Los efectos malditos y perversos del racismo endofóbico son bien conocidos, en
este caso que nos ocupa, el obligar al pueblo canario a sentirse extranjero en
su propia tierra; el arrinconamiento social, laboral, cultural y lingüístico;
la pérdida alarmante de identidad por efecto de la imposición abusadora,
irrespetuosa y avasalladora de moldes ajenos y foráneos; el impacto
psicológico negativo sobre la autoestima, al observar pasivamente el desprecio
e infravaloración de sus propias señas de identidad y personalidad (mago =
sucio, bruto, analfabeto, ignorante, etc...).

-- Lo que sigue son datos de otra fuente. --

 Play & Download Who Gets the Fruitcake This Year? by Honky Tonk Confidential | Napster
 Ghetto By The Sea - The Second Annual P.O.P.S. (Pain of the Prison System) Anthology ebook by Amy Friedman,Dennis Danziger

Si dañinas son las consecuencias del racismo endofóbico sobre el pueblo
nativo, perjudiciales son los efectos de la superpoblación sobre el territorio
de Canarias, evidenciándose en el destrozo galopante del medio ambiente
terrestre y marino; en la destrucción y abandono de tierras cultivables, en la
ingente producción y acumulación de basuras; en el incremento preocupante de
las emanaciones CO2, producto entre otros, del disparatado tráfico de
vehículos; la saturación y masificación de servicios públicos como la
educación, sanidad, servicios sociales, justicia; la crecientemente incesante
dependencia exterior de productos y alimentos, por efecto de la importación
especuladora; en definitiva, en el crecimiento hipertrofiado de suelo cubierto
de piche y cemento.

Los colonialistas siempre han argumentado que los canarios fuimos emigrantes y
por eso tenemos que jodernos y ser "solidarios" con todos los que quieran venir
a asentarse en nuestras islas, y yo les digo, primero, que los canarios fuimos a
países inmensos con muy baja densidad demográfica, a trabajar y no a
delinquir, y segundo, les pregunto ¿quién será solidario con los canarios?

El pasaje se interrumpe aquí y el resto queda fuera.